Logarithms and Exponents

I feel like this area needed some review, so here are some notes on various things. Logarithmic functions are inverse of exponential functions, so:

\[ y = log_a x \iff x = a^y \]

This page begins with some notes on videos of NancyPi, then Professor Leonard. The latter began from a more basic starting point of exponential functions.

Nancy Pi Notes

Easy examples

$ log_3\space9 $, think to yourself 3 to what power equals 9, but formally, do this, make it equal to x, i.e. $ x = log_3\space 9 $. Next use formula above so $ x = log_3\space 9 \iff 3^x = 9 $ therefore x = 2, or $ log_3\space 9 = 2 $. With no base, e.g. $ log 10000 $, then base = 10, so equals $log_{10} \space10000 = x \iff x^10 = 10000 = 4$.

Weirder logs

$ log_2\space\frac{1}{8} = x \iff 2^x = \frac{1}{8}.\space \therefore \space x = -3$

Other weird ones:

$ log\space 1 (1); log\space0 (undefined); log\space(-1) (undefined)$

Natural logs

$ ln\space1 = log_e\space1 $

Do same steps as before, set it to x and rearange to exponential form:

$ log_e\space1 = x \iff x^x = 1 \therefore x = 0 $

$ ln(e^3) $ Visually, this should be 3! Do it long way:

$ ln_e (e^3) = x \iff e^x = e^3 \therefore x = 3 $

Even weirder

\[ \begin{align}\begin{aligned} log_x\space32 = 5 \iff x^5 = 32 x = 2$ $\\ $$ log_5x = 3 \iff 5^3 = x; x = 125\end{aligned}\end{align} \]
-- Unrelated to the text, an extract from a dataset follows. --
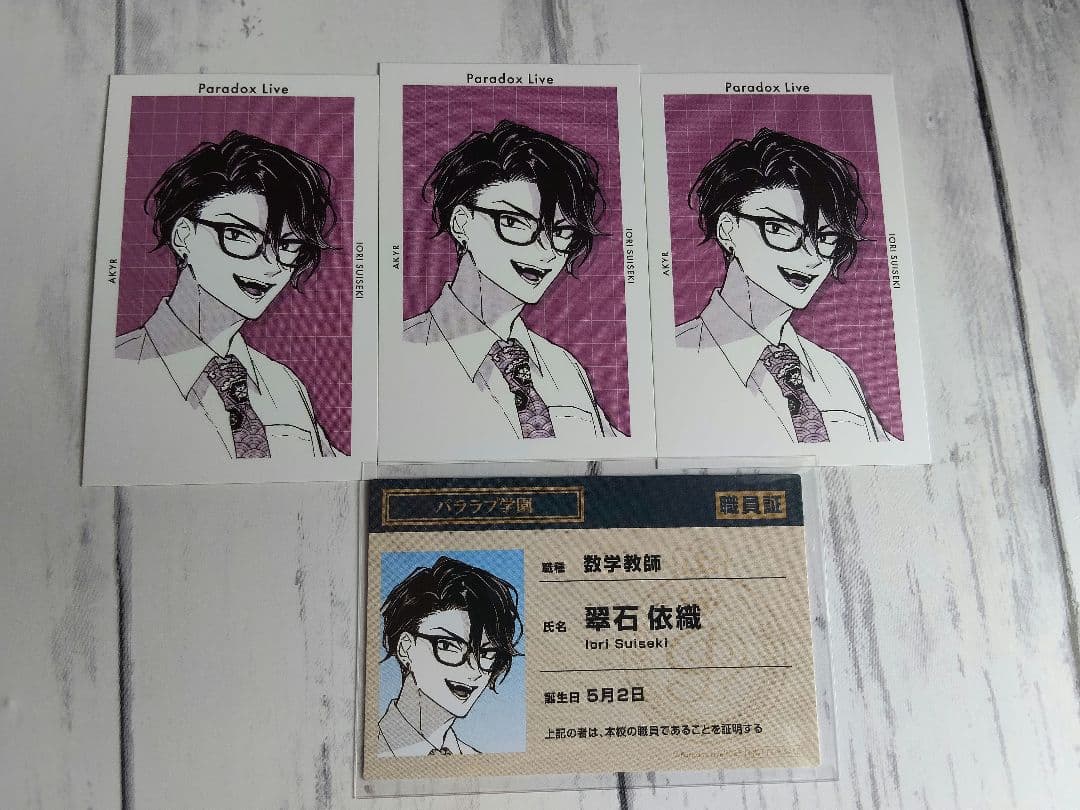 パラライ パララブ学園 Gプリ 職員証 翠石依織 - メルカリ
\[ log_2\space7 \iff 2^x = 7 \]

Change of base formula says we can do:

\[ \frac{log\space7}{log\space2} \]

You need to plug that into a calculator. Answer by the way is 2.807354922057604.

Log Properties

$ log_a(x * y ) = log_a\space x + log_a\space y $

$ log_a\space(\frac{x}{y} ) = log_a\space x - log_a\space y $

$ log_a\space x^n = n\space log_a\space x $

More solving

E.g.

\[ \log\space (12x-7) = \log\space (3x+11) \]

Looks hard but if logs have same base, can just set insides = to each other and solve, so

$ 12x -7 = 3x + 11 \\ 9x = 18 \\ x = 2 $

Based on equality property:

\[ log_b \space m = log_b \space m \iff m = n \]

Note, need to plug answer back into original equation – occasionally doesn’t work. Above we get $ log 17 = log 17 $. If get negative number, have to throw it out because log of negative # is undefined.

Now, based on product property:

$ log_a(x * y ) = log_a\space x + log_a\space y $

if have this problem:

$ \log_2 x + \log_2 (x-2) = 3 $

Equivalent to

\[\begin{split} \log_2 \space (x * (x -2)) \\ \log_2 \space \therefore \\ 2^3 = x(x-2) \\ 8 = x^2 - 2x \\ x^2 - 2x - 8 = 0 \\ (x -4)(x + 2) = 0 \\ x = 4, x = -2 \\ x = 4, \cancel{(x = 2)} \end{split}\]

Have to plug back in… which leads us to throw out the -2 as it’s a domain error.

Professor Leonard

Graphs of Exponential Functions

Polynomials have variables, sometimes raised to a constant exponent. E.g. $ax^2 + bx + c = 0$ is a polynomial. In contrast an exponential function has the variable as the exponent, e.g. $f(x) = a^x$, where a is always positive, not 0 or 1. As base gets > 1, get an increasing graph. As it gets less than one (but not negative), get decreasing graph. E.g. this graph. All this assumes that exponents positive too. Remember, negative exponents create reciprocals, e.g. $2^{-1} = \frac{1}{2}$.

Exponential functions have a key point at (0, 1) and a horizontal asymptote. Domain is all reals, but range is always positive.